We often refer to the three essential tools in business as ‘The Business Development Trifecta’. We’re Kiwis after all.
The Business Development Trifecta of services includes:
- An annual Business Plan.
- An annual Forecast.
- Ongoing reports with an accountability framework.
It sounds simple, yet there are so many businesses who don’t do these three things. They carry their plans around in their heads and expect their team and their bankers to know what their vision and goals are. Even worse, many accounting firms promote services such as Business Planning on their websites when they don’t have a Business Plan themselves. There’s no authenticity in that!
The power of the annual Business Plan
Seven simple rules on Business Planning:
- It must be done EVERY YEAR. It’s simply best practice in business.
- Keep the Business Plan to one page (print on two sides if you must).
- No more than four annual goals, with cascading 90-day goals and actions.
- No more than five KPIs.
- Share the Business Plan with the team (sanitised for sensitivity if needed). Link their career goals to the Business Plan.

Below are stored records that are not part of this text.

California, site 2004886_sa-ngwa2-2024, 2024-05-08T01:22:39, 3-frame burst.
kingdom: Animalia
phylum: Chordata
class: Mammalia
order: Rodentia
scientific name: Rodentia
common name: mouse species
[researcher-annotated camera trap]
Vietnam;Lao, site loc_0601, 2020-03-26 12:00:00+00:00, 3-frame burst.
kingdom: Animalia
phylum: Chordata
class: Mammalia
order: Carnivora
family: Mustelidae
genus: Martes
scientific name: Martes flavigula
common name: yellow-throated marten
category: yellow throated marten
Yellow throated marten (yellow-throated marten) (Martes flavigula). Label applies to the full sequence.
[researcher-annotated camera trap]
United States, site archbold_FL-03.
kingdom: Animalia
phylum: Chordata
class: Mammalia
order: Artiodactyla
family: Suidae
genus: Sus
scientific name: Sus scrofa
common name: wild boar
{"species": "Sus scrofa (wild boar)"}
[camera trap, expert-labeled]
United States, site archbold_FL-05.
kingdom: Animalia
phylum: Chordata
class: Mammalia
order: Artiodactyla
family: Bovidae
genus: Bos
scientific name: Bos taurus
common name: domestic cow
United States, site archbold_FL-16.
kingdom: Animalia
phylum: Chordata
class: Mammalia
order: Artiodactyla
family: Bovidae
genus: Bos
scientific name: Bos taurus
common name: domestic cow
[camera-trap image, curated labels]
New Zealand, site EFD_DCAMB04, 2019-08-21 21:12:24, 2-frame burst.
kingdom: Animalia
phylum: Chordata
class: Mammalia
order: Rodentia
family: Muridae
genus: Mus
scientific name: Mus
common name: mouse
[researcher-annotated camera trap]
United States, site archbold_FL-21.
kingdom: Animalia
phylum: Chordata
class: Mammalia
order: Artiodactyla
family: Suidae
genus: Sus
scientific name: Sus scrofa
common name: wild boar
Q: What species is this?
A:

- Make progress towards the Business Plan highly visible to the team. Celebrate success along the way.
- Review the Business Plan at least quarterly.
Most of your clients aren’t self starters. Most will benefit from someone independent who sees their business from a different perspective, facilitating the planning session and holding them to account regularly. When clients work with you to create and update their Business Plan, you’re combining their expertise (operational) with yours (experiential, financial, strategic). 1 +1 = 5.
Where’s the value in a Forecast?
In most accounting firms, the majority of Forecasts get prepared because clients ask for the service. In other words, the bank needs one.
Our basic proposition to the accounting industry is that every real business deserves to understand how their cash flows (or doesn’t!) and that forecasting and cashflow coaching should not be a marginal, on demand service.
It’s our job as accountants to take a stand for business success and therefore teach clients best practice. Best practice is to understand your business’s cashflow cycle. The benefits of this approach are many.
Forecasting is the first step in better cashflow management and therefore better decision making. Let’s teach our clients that.
Ongoing reporting and accountability
Having an annual Business Plan and Forecast is pointless to clients if they can’t see how they’re tracking to their plan. It’s an obvious statement that they need reliable reports in real time to do that.
But it can be hard to sell reporting as a service. Where is the value for clients? How many actually read, let alone understand, those reports?
For our clients to value their management reports, we need to bring those reports to life. The easiest and most supportive way to do that is to wrap an accountability service around the numbers. We call that coaching, but if you don’t like the word coaching, accountability as a service name is just fine.
As part of your accountability service, your clients should receive ‘pre-work’ questions with their reports. This encourages them to read those reports and provide feedback on what they mean, as well as progress towards achieving their goals. They’ll also be asked about their most pressing business challenges they need help to resolve. Your coaching meeting will now be value-rich, rather than focused purely on the numbers.
Building recurring revenue from the Trifecta of services
These three services should be delivered on an ongoing basis, creating recurring and sustainable revenue for accounting firms. Better still, build the Trifecta into your monthly service plans, creating sticky relationships and putting compliance in its place – at the bottom of the value ladder.